Verilerin nasıl ele alınacağı, tüm sektörler için büyük önem taşımakla birlikte, bankacılık sektöründe yalnızca kişisel verilerin korunması mevzuatı açısından değil, aynı zamanda finansal regülasyonlar kapsamında da ayrı bir hassasiyet gerekiyor. Bir yandan kişisel verilere ilişkin yükümlülükleri olan bankalar, aynı zamanda banka sırrı ve müşteri sırrına ilişkin düzenlemelerle de uyumlu hareket etmek durumunda.
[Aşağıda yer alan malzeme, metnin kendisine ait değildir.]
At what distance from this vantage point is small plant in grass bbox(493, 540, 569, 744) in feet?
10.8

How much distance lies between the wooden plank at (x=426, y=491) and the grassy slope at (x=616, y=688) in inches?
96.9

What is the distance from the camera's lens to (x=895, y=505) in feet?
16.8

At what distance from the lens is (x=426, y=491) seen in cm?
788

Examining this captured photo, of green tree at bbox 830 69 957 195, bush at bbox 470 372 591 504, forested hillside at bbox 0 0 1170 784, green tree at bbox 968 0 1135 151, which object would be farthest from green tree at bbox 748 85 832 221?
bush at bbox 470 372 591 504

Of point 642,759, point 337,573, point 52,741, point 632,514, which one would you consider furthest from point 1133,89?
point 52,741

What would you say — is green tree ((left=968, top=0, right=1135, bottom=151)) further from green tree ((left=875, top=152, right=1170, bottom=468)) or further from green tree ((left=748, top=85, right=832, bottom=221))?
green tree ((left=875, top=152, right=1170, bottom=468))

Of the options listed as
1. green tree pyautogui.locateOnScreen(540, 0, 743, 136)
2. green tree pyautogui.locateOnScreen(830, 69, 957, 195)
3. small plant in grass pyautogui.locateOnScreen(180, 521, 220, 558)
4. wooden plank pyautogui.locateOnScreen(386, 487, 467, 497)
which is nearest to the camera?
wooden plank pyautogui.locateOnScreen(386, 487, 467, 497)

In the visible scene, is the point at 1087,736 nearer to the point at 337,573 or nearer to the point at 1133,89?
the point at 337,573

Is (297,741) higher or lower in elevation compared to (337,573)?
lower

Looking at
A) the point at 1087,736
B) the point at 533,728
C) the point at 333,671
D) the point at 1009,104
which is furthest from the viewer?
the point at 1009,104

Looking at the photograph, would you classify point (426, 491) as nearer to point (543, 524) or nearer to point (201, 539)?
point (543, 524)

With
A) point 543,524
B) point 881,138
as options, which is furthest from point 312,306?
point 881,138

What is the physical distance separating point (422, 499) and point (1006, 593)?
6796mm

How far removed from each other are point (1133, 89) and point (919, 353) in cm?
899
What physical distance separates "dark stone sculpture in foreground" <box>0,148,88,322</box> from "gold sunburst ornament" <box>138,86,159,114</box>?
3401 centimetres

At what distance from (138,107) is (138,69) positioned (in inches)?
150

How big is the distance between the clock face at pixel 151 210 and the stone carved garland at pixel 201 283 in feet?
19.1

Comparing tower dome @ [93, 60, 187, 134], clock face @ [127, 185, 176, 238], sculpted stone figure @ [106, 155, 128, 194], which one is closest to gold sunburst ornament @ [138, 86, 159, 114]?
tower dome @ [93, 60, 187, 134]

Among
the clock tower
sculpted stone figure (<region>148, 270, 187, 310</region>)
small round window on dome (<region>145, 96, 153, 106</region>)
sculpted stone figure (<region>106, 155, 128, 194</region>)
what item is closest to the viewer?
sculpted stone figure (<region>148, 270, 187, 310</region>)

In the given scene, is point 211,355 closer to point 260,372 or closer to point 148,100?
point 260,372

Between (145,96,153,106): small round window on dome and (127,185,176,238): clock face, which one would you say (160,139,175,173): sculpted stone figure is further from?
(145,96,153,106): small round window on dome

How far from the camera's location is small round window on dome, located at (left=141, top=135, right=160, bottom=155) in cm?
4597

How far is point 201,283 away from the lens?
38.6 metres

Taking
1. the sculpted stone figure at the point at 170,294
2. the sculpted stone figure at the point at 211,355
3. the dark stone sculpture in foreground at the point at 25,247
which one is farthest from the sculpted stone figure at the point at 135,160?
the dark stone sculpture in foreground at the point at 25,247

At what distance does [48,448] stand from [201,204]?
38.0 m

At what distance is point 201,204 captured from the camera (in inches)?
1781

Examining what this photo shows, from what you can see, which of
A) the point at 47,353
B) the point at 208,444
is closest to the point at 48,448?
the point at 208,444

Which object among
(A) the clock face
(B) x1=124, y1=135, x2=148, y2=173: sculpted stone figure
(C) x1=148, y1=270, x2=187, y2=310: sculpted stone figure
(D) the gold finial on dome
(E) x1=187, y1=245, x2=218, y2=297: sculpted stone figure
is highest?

Bu kapsamda, Kişisel Verileri Koruma Kurumu’nun yayımladığı Kişisel Verilerin Korunmasına İlişkin Bankacılık Sektörü İyi Uygulamalar Rehberi (“Rehber”) ve sektörün düzenleyici otoritesi olan Bankacılık Düzenleme ve Denetleme Kurumu’nun (“BDDK”) çıkarttığı Sır Niteliğindeki Bilgilerin Paylaşılması Hakkında Yönetmelik (“Yönetmelik”) ve Sır Niteliğindeki Bilgilerin Paylaşılması Hakkındaki Genelge (“Genelge”) sektörde verilerin nasıl ele alınacağına dair rehberlik yapıyor.
Rehber, bankaların kişisel verilerin korunması alanında uyması gereken yükümlülüklerini iyi uygulama örnekleri ile somutlaştırırken, Genelge ise Yönetmelik’e ilişkin olarak uygulamada yaşanabilecek tereddütlerin giderilmesini amaçlıyor.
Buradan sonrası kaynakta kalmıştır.